Na nauczaniu zdalnym jest osiem placówek szkolnych w regionie świętokrzyskim: przedszkole w Oksie (powiat jędrzejowski), Szkoła Podstawowa i punkt przedszkolny w Skotnikach (powiat sandomierski), Szkoła Podstawowa i przedszkole w Młodzawach (powiat pińczowski), przedszkole nr 3 w Jędrzejowie, Szkoła Podstawowa w Sokolinie w powiecie kazimierskim i Specjalny Ośrodek Szkolno-Wychowawczy w Jałowęsach w powiecie opatowskim.
W kolejnych osiemnastu placówkach obowiązuje nauczanie hybrydowe. Liczba placówek, które nie pracują stacjonarnie znacznie wzrosła w ciągu ostatnich kilku dni. Tydzień temu na nauczaniu zdalnym była tylko jedna szkoła, a w dziewięciu placówkach prowadzone były zajęcia hybrydowe.

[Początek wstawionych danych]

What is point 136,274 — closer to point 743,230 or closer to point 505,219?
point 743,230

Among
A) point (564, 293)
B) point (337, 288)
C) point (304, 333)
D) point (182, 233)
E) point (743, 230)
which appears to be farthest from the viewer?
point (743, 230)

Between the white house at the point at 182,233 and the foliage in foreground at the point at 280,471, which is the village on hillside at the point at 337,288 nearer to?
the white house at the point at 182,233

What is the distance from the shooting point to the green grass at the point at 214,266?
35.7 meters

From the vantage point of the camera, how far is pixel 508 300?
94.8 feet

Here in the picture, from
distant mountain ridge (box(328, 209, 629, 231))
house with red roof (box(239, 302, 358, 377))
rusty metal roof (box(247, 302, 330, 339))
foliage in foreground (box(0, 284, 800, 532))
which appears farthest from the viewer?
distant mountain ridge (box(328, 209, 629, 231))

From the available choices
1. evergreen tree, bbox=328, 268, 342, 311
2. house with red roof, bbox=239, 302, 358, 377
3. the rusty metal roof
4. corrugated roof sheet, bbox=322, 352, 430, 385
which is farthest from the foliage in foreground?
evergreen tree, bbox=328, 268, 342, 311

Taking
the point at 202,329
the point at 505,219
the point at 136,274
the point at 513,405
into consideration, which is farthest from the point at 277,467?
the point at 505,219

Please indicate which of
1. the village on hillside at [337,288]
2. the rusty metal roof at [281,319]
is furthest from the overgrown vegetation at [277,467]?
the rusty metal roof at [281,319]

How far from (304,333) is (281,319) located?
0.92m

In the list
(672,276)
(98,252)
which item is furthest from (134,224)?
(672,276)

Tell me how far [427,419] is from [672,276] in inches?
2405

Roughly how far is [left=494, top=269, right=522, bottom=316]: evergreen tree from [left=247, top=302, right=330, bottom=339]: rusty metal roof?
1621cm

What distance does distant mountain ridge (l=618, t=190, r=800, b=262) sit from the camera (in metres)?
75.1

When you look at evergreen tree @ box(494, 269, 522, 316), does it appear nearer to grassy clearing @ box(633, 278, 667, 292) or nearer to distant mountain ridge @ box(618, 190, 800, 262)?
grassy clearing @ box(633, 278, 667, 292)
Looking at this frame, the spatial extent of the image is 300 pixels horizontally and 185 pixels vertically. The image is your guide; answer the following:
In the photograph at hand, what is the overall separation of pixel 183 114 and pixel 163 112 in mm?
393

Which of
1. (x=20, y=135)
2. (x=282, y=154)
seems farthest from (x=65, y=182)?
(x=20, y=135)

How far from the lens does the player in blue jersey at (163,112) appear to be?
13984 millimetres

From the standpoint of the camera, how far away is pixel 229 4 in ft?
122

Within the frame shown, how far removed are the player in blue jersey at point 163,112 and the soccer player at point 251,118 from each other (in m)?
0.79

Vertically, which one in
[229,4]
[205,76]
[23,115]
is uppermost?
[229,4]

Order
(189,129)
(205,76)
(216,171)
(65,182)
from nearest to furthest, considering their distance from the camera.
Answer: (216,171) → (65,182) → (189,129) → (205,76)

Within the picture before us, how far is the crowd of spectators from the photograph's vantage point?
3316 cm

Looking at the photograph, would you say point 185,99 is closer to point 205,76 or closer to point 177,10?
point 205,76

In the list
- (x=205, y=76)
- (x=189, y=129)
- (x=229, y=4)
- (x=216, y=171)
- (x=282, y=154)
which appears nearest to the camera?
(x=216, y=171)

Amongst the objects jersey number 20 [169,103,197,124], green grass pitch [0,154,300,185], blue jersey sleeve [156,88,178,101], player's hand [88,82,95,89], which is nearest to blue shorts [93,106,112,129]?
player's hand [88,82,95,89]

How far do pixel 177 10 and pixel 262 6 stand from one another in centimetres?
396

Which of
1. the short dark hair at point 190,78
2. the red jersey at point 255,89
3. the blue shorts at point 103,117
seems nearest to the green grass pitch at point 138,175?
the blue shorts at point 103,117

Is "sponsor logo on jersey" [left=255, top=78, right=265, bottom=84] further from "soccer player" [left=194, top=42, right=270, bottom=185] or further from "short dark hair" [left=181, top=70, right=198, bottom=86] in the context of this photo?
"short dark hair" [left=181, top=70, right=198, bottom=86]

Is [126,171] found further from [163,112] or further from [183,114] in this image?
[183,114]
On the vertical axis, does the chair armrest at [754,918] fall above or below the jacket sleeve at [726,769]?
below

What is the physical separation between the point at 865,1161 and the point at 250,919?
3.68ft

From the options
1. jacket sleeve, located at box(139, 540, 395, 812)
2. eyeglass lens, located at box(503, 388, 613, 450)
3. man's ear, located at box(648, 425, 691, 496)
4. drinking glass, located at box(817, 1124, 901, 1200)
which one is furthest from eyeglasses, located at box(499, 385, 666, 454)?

– Związane jest to z gwałtownym wzrostem zakażeń na COVID-19. Ta liczba zakażeń rośnie lawinowo i to niestety musi się odbić na placówkach oświatowych – powiedział PAP świętokrzyski kurator oświaty Kazimierz Mądzik.
– Biorąc pod uwagę liczbę zakażeń i zajętych łóżek w szpitalach, na pewno jest powód do niepokoju. Nie wiadomo też, co z pomysłem powrotu innych klas do szkół. Minister edukacji i nauki mówił co prawda, że po Świętach Wielkanocnych być może niektóre klasy by wróciły, ale trzeba wierzyć, że ten przełom, czyli spadek liczby zakażeń, nastąpi jeszcze w marcu – podkreślił Mądzik. .
W woj. świętokrzyskim 18 stycznia do szkoły wróciło ponad 32 tys. uczniów klas I-III w 565 podstawówkach. Wszystkie szkoły w regionie mają dodatkowe środki do dezynfekcji, rękawice, przyłbice i maseczki.